Copy data from files into a table.

Synopsis

COPY table_ident FROM uri [ WITH ( option = value [, ...] ) ]

where option can be one of:

  • bulk_size integer
  • concurrency integer
  • shared boolean
  • num_readers integer
  • compression string

Description

COPY FROM copies data from a URI to the specified table.

The nodes in the cluster will attempt to access the resources available under the URI and import the data.

The file(s) must contain one JSON formatted row per line.

For examples see: Importing data.

Supported URI Schemes

file

The default scheme used if the scheme isn’t part of the used URI.

The filepath given must be an absolute path and accessable by the crate process.

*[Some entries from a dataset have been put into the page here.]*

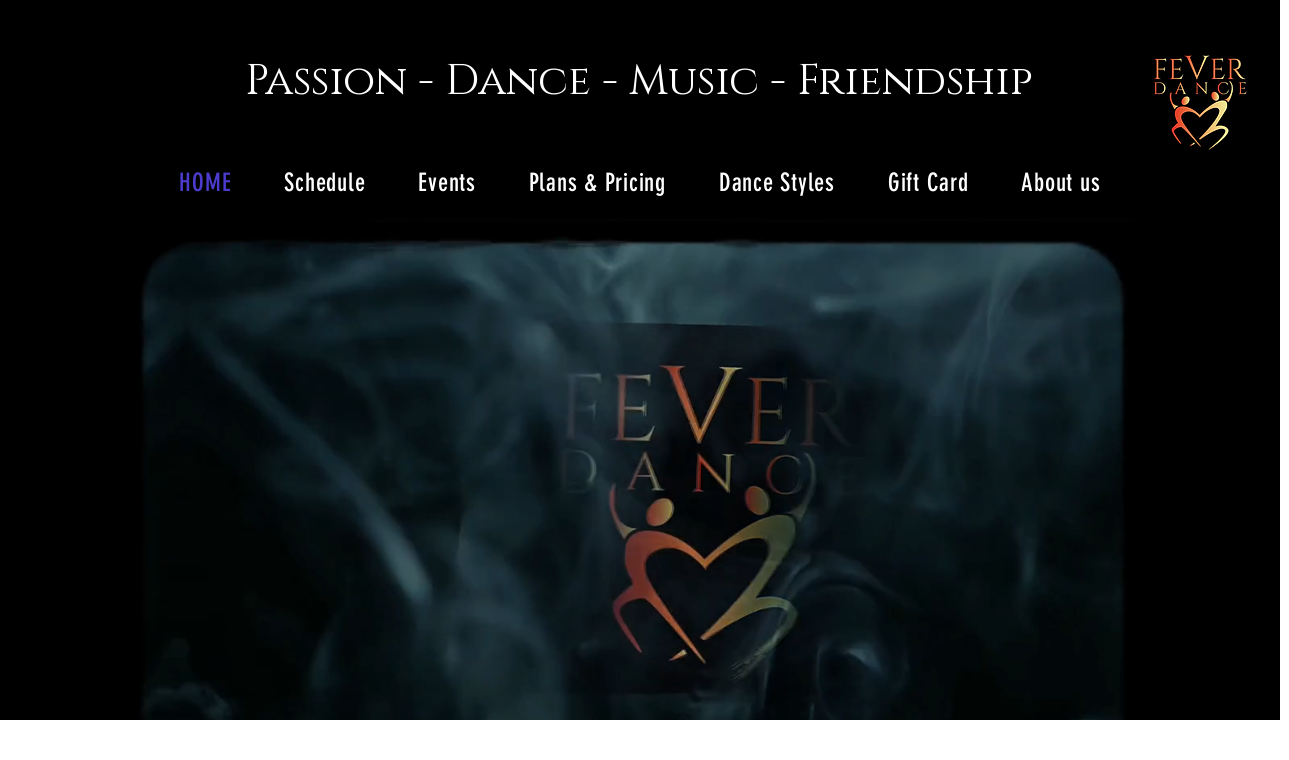

--- FILE ---
content_type: text/html; charset=utf-8
request_url: https://www.google.com/recaptcha/api2/aframe
body_size: 268
content:
<!DOCTYPE HTML><html><head><meta http-equiv="content-type" content="text/html; charset=UTF-8"></head><body><script nonce="vhBM7CIbgXpqXZ70Z6ddMQ">/** Anti-fraud and anti-abuse applications only. See google.com/recaptcha */ try{var clients={'sodar':'https://pagead2.googlesyndication.com/pagead/sodar?'};window.addEventListener("message",function(a){try{if(a.source===window.parent){var b=JSON.parse(a.data);var c=clients[b['id']];if(c){var d=document.createElement('img');d.src=c+b['params']+'&rc='+(localStorage.getItem("rc::a")?sessionStorage.getItem("rc::b"):"");window.document.body.appendChild(d);sessionStorage.setItem("rc::e",parseInt(sessionStorage.getItem("rc::e")||0)+1);localStorage.setItem("rc::h",'1769990557796');}}}catch(b){}});window.parent.postMessage("_grecaptcha_ready", "*");}catch(b){}</script></body></html>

By default each node will attempt to read the files specified. If the URI points to a shared folder the shared option must be set to true in order to avoid duplicate imports.

s3

Can be used to access buckets on the Amazon AWS S3 Service:

s3://[<accesskey>:<secretkey>]@<bucketname>/<path>

If the accesskey and secret key is ommited an attempt to load the credentials from the environment or java settings is made.

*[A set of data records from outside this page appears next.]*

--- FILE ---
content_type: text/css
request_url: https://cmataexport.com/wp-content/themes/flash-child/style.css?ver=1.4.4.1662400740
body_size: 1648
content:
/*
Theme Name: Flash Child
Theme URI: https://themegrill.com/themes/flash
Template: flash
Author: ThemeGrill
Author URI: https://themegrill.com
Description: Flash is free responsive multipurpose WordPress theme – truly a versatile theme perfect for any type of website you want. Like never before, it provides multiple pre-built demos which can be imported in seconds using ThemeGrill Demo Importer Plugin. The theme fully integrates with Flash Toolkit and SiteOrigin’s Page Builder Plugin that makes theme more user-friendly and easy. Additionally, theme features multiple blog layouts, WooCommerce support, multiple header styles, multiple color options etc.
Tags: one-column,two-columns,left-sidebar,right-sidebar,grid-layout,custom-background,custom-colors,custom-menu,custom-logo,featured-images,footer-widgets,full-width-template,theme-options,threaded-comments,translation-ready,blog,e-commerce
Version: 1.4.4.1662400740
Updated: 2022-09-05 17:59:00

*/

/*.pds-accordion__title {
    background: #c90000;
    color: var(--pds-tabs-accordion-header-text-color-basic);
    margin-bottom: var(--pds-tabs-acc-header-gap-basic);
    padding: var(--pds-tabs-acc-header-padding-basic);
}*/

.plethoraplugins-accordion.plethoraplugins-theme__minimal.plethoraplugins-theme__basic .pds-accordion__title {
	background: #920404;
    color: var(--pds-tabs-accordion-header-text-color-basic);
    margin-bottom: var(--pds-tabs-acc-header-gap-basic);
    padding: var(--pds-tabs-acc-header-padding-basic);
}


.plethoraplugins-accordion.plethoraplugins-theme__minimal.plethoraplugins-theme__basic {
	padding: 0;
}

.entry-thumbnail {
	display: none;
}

Environment Variables - AWS_ACCESS_KEY_ID and AWS_SECRET_KEY Java System Properties - aws.accessKeyId and aws.secretKey

Using a s3 URI will set the shared option implicitly.

Parameters

table_ident:The name (optionally schema-qualified) of an existing table where the data should be put.
uri:An expression which evaluates to a uri as defined in RFC2396. The supported schemes are listed above. The last part of the path may also contain * wildcards to match multiple files.

WITH Clause

The optional WITH clause can specify options for the COPY FROM statement.

[ WITH ( option = value [, ...] ) ]

Options

bulk_size

Crate will process the lines it reads from the path in bulks. This option specifies the size of such a bulk. The default is 10000.

Must be set to a number greater than 0

Warning

A bulk_size that is too high will cause a very high load on the cluster and some lines that should be inserted might even be dropped.

concurrency

The number of parallel bulk actions that should be executed. Default is 4. Must be set to a number greater than 0.

Warning

Similar to a high bulk_size a high concurrency setting will cause a very high load on the cluster.

shared

This option should be set if the URI points to a shared storage. It will prevent multiple nodes/readers from importing the same file.

The default value depends on the used URI scheme.

num_readers

The number of nodes that will read the resources specified in the URI. Defaults to the number of nodes available in the cluster. If the option is set to a number greater than the number of available nodes it will still only use each node only once to do the import.

Must be an integer that is greater than 0.

compression

The default value is null. Can be set to gzip to read gzipped files.